Какая причина этого остервенения, где источник этой благонамеренной плотоядности? Устали ли мы от политических потрясений? Испытали ли мы на себе бесплодность и вредоносную силу утопий? Разочаровались ли мы? Очаровывались ли когда-нибудь? Где та сирена, которая нас, гибнущих плавателей, соблазнила сладкогласным своим пением?
Странное дело! мы не можем указать на какие-либо политические потрясения (слава богу!), мы не можем сослаться ни на какие утопии (ух, слава богу!) и в то же время не можем скрыть, что сирена все-таки существует. Многие даже видели ее и уверяют, что она ходит в вицмундире.
Увы! пение сирены отразилось даже на литературе нашей. Из загнанной и трепещущей она превратилась в торжествующую и ликующую, из скептической в верующую, из заподозренной в благонамеренную и достойную доверия. Деятели, целую жизнь дразнившие и уськавшие общественное мнение, всенародно бьют себя в грудь, всенародно раздирают на себе одежды и признают себя удовлетворенными. «Мальчишки!» — стонет на все лады один; «нигилисты!» — подвизгивает ему другой. И хотя это обвинение есть единственное, которое успела ясно сформулировать кающаяся русская литература, но, вероятно, оно признается достаточно капитальным, если журналы серьезные и, по-видимому, благонамеренные решаются настаивать на нем.
Вновь спрашиваю я: что за причина такого беспримерного наплыва благонамеренности в нашу литературу?
Увы! я просто думаю, что всему причиной четвертак, тот самый четвертак, об отношениях которого к русской литературе и ее деятелям так остроумно выразился московский публицист М. Н. Катков: четвертака, дескать, при них плохо не клади — стащат! «Как! — воскликнет читатель, — эта самая русская литература, которая так много тщеславилась своею гордою неприступностью, которая так строго преследовала Булгарина за его легкие нравы, — вдруг соблазнилась на четвертак!» Да-с, так именно рассказывают сведущие люди, и, к сожалению, некоторые признаки заставляют сознаться, что они не неправы.
Но положим, что сведущие люди ошиблись; положим, что не буквально же четвертак соблазнил нашу литературу, что эта мелкая монета служит лишь фигурою уподобления, — тем не менее это обидно.

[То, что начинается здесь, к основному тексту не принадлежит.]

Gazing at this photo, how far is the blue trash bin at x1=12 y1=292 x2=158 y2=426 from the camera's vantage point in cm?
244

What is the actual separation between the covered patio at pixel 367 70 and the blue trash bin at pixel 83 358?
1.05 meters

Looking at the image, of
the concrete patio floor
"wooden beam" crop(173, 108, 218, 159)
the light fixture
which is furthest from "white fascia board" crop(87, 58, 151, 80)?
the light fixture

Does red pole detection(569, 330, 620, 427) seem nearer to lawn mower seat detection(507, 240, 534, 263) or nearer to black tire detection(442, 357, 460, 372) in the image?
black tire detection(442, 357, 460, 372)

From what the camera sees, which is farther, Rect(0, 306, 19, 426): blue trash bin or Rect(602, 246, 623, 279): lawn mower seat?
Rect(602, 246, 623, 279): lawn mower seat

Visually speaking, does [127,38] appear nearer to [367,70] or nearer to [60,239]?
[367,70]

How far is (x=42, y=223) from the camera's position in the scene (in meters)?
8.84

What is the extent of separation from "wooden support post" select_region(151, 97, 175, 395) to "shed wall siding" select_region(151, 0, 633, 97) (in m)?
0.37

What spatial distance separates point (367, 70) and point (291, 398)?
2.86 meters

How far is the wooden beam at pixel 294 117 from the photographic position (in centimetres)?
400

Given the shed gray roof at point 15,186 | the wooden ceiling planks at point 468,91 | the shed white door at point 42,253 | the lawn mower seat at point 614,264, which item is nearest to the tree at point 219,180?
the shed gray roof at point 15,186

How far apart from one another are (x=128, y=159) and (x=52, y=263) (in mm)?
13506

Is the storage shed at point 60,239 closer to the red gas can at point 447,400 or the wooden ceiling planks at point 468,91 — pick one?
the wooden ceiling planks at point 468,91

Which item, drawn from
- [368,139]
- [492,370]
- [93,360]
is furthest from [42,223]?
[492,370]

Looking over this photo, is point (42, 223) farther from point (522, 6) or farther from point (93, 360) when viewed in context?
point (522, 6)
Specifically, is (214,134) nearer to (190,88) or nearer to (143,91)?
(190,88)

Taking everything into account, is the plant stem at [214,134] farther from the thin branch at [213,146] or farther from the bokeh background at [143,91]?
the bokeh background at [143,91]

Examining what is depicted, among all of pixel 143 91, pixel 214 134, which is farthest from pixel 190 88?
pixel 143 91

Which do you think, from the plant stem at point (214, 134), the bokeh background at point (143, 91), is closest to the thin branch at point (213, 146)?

Это обидно, потому что слово четвертак представляет здесь идею дешевизны; это обидно, потому что четвертачизм, претерпевавший доселе в русской литературе постыднейшее крушение, несмотря на гигантские, в своем роде, усилия Ф. В. Булгарина, начинает приживаться в ней именно в такую минуту, когда всего менее можно было этого ожидать. Тут еще не было бы дива, если б во времена Булгарина четвертак обладал обаятельною силой: тогда и провиант был дешевый, да и политические интересы сосредоточивались исключительно на разъяснении вопроса, откуда произошла Русь. Ясно, что это были интересы четвертаковые и что защищать за четвертак происхождение Руси от норманнов было и не предосудительно, и не обременительно. Но и за всем тем наша литература выказывала ироизм неслыханный: защищала норманнское происхождение Руси даром. Напротив того, теперь, когда, с одной стороны, жизненные припасы поднялись в цене необычайно, когда, с другой стороны, политический горизонт с каждым днем расширяется, литература, вместо того чтобы быть на страже, оказывает малодушество беспримерное и выделяет из себя публицистов, которые за четвертак поют хвалебные гимны всему без различия и призывают кару небес на мальчишек и нигилистов!
Что сей сон значит?
Или мы были героями во времена Булгарина потому только, что перед глазами нашими не блистал заманчиво четвертак? — Может быть.
Или мы были так слабы и ничтожны в то время, что нам и четвертака никто не считал за нужное посулить? — Может быть.
Или наша изобретательная способность до такой степени притупилась об варягов, что, когда настало наконец время для вопросов более серьезных и жизненных, мы не отыскали в себе никаких ответов на них и потому нашли для себя более покойным и выгодным дуть в нашу маленькую дудочку на заданную тему? — Может быть.
Или же наконец тут имеется с нашей стороны тонкий расчет и мы думаем, что со временем наши фонды поднимутся? — Может быть.
Я не решаю этих вопросов, а только излагаю их. Я считаю себя летописцем; я даже не группирую фактов и не выжимаю из них нравоучения, но просто утверждаю, что в нашу общественную жизнь, равно как и в нашу литературу, проникла благонамеренность. С одной стороны, общество убедилось окончательно, что оно таки подвигается; с другой стороны, литература, удачно воспользовавшись этим настроением, начала сочувственно и весело строить целые системы на мотив: чего же тебе еще нужно?
Я уверен, что известие это в особенности порадует провинциального читателя. В самом деле, видя, какой переполох царствовал в наших журналах до 1862 года, какими словесными подзатыльниками угощали в них друг друга россияне, бедный, удаленный от света провинциал мог и невесть что подумать. Ему могло показаться, что старому веселью конец пришел, что хороших людей моль поела и что на месте их неистовствуют всё мальчишки да нигилисты… Ничуть не бывало! — утешаю я его, — все это было до 1862 года, но в этом году россияне вступили в новое тысячелетие… Как же тут не созреть, как не пойти в семена!
Из всего сказанного выше явствует, что один из существенных признаков нашей благонамеренности заключается в ненависти к мальчишкам и нигилистам. Что такое нигилисты? что такое мальчишки?
Слово «нигилисты» пущено в ход И. С. Тургеневым и не обозначает собственно ничего. В романе г. Тургенева, как и во всяком благоустроенном обществе, действуют отцы и дети. Если есть отцы, следовательно, должны быть и дети — это бы, пожалуй, не новость; новость заключается в том, что дети не в отцов вышли, и вследствие этого происходят между ними беспрестанные реприманды.